Stress eating is a pretty common phenomenon-- when people begin to experience the symptoms of anxiety or depression, many of them feel compelled to snack. After all, who hasn't heard jokes about polishing off a pint of ice cream after a breakup? While junk food isn't the best way to manage stress, there are some foods that can actually help you combat it. Before you reach for junk food, consider giving one of these natural stress fighters a try.
Berries pack a lot of stress-fighting nutrients into a tiny, delicious, easy-to-eat package. They're a good source of vitamin C and antioxidants, which help protect the body from inflammation and free radical damage during times of stress. Vitamin C also helps the body flush out cortisol, a stress hormone, and improves immune activity.
Though all berries are a good source of antioxidants, darker berries, like elderberries or black currants, typically contain up to fifty percent more antioxidant flavonoids than other species. Eat berries by the handful, try blending them into smoothies, or add them to yogurt, cereal, or salad.
Avocado is an abundant source of potassium, a mineral crucial to helping maintain healthy blood pressure. They're also a good source of B vitamins and folate, which can help lower stress levels.
Vitamin B is needed for a healthy nervous system, and anxiety can be a symptom of a B deficiency. Lastly, the monounsaturated fats present in avocado help lower blood pressure and maintain cardiac health. Enjoy avocados in place of mayonnaise on sandwiches, add some to smoothies to give them a creamier consistency, or mix up some guacamole and enjoy with tortilla chips.
Chamomile has been used for everything from relieving allergies to inducing sleep, even to help induce a state of deep relaxation prior to cardiac catheterization. Chamomile extract contains three hydroxylates-- apigenin, bisabolol, and luteolin-- that help relax muscles and blood vessels. Research has even indicated that chamomile may be helpful in treating people suffering from anxiety and comorbid clinical depression.

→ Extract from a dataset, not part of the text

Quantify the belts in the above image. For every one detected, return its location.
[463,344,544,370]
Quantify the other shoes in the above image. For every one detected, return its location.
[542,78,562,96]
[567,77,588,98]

Ragweed allergy sufferers take note, however: chamomile is in the same family as ragweed, and some people experience oral allergic symptoms from consuming it. Otherwise, try a few cups of chamomile tea to help get you through times of stress. Chamomile tea can also be used as a base for soups, like creamy chamomile and cauliflower soup.
Serotonin is also known as one of the "Happy Chemicals," or neurotransmitters associated with a calm, relaxed, happy state. Oats are a natural way to help boost your body's production of serotonin. In addition to this, the fiber content of whole grain oats helps keep digestion working smoothly and eliminate waste from the body-- two important considerations when you're under physical or mental stress.
Enjoy a bowl of oatmeal in the morning for a warm, comforting start to your day. Whole grains take longer for your body to digest than cereals made from refined grains, so you'll feel fuller longer in addition to prolonging their stress-fighting effect.
Shellfish, like oysters, are a good source of the minerals zinc and magnesium. Zinc plays a key role in modulating how the body responds to stress, and low levels of zinc can increase the negative effects of stress on the body.
Unfortunately, high mental or physical stress levels can quickly deplete the body's zinc. Magnesium levels typically drop during times of stress, and low magnesium has been linked to symptoms like heart palpitations, headaches, and fatigue. Try adding shellfish to your diet to ensure you're getting adequate amounts of both of these important minerals, they're great in chowders, pasta sauce, or on their own with some lemon.
Chocolate is already one of the foods people most commonly reach for during times of stress, and there's some good reasoning behind it-- sugar boosts the release of serotonin, while compounds found in dark chocolate can help lower levels of stress hormones.
The benefits don't end there, either. Dark chocolate is a rich source of polyphenolic flavonoids, which help protect the cardiovascular system. These benefits are primarily limited to dark chocolate, however, and it's important not to eat too much; chocolate also naturally contains caffeine, which can make anxiety worse for those sensitive to it.